Aun si, para volver a comenzar a hablar con Dios de este modo, se deba quizá sudar porque la fe está débil.

Aun si orar significase sentirse abatido por un Dios a quien todos, poco o mucho, hemos traicionado.

Aun si no supiésemos qué cosa pedir (y no lo sabemos, en efecto: también esto está escrito...).

Aun si sintiéramos por mucho tiempo que nuestras palabras rebotan en el muro de enfrente y regresan a nosotros sin ninguna respuesta.

Se puede comenzar siempre; también ahora; en este instante, enseguida.

Se empieza con una plegaria simple: simple como es el extender delante de Dios la propia miseria y el propio vacío; el propio fracaso como menor.

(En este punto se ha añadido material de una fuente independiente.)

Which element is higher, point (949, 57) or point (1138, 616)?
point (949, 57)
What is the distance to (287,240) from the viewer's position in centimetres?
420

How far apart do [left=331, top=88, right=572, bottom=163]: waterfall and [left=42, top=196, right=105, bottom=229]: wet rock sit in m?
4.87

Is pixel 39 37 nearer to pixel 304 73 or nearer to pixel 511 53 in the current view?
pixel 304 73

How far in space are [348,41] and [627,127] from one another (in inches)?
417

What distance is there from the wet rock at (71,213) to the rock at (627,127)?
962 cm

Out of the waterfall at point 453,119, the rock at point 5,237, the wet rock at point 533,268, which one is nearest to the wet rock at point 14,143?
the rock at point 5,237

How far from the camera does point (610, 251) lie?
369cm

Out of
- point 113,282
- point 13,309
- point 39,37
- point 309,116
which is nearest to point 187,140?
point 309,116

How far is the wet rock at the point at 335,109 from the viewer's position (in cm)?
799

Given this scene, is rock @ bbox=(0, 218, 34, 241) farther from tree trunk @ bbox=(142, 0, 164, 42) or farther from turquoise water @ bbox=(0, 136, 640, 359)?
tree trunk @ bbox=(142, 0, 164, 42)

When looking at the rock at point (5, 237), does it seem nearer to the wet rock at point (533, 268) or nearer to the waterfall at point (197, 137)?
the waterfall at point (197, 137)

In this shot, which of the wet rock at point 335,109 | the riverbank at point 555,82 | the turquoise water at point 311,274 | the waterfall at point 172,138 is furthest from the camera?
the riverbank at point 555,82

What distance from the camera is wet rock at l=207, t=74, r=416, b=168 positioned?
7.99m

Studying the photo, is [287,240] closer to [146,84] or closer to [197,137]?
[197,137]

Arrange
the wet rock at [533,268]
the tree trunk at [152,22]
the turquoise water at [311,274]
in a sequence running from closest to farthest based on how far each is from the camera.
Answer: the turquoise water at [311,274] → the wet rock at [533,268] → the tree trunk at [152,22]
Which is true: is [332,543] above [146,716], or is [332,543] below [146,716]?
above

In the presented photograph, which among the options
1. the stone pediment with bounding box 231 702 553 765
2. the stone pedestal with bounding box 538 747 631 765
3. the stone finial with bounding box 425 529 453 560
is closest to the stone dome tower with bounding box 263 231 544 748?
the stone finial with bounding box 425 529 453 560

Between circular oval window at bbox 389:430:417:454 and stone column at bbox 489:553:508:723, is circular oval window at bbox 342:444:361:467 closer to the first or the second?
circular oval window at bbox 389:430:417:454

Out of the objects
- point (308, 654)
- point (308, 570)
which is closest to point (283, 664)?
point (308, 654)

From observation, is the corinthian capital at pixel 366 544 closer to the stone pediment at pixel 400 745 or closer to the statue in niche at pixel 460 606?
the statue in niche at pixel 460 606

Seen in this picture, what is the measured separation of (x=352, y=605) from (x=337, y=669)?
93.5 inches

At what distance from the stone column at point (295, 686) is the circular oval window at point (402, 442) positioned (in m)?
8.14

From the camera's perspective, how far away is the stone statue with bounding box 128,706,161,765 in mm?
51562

Crear en la propia vida un espacio de silencio y de soledad para la oración: soledad que no es necesariamente requisito de quien «se separa» de los demás, sino de quien se vuelve todo disponible para Dios. Con la convicción de que nuestro «hacer» para el prójimo, es un «no hacer», un contratestimonio, si Dios no está con nosotros.

* * *

Se descubrirá entonces que muchos problemas son ficticios.

¿Verticalismo y horizontalismo? Es un problema que no existe.

Existe una sola inmensa plenitud, que rebosa de Dios en el hombre Francisco, pobre de sí y pobre de cosas. Una sola comunión en la plenitud divina que se derrama en todas direcciones. Un sólo Espíritu que te liga, en el Señor Jesús, con Dios y con tus hermanos.

Una sola paz inmensa para tu espíritu inquieto, en aquel «desierto» denso de tinieblas que es tu duda, tu tormento, tu incertidumbre de hoy...

Entonces sabrás de dónde viene el coraje de ser menor.

De dónde viene la luz que te hace signo para el hombre de hoy, y que no es tuya.

De dónde viene la comunión entre los hermanos -indispensable para un testimonio en el mundo de hoy- que vas buscando inútilmente y que reduces a un problema de número, entre pequeñas fraternidades y grandes conventos.

De dónde viene el equilibrio entre carisma y obediencia; entre obediencia y autoridad.

Entonces, finalmente, tu nave -y la nave entera de la Orden- continuará su navegación, como un «signo» legible del evangelio, en las aguas tranquilas y profundas de nuestro «dulcísimo Dios».

[En Selecciones de Franciscanismo, vol. II, núm. 5 (1973) 171-177].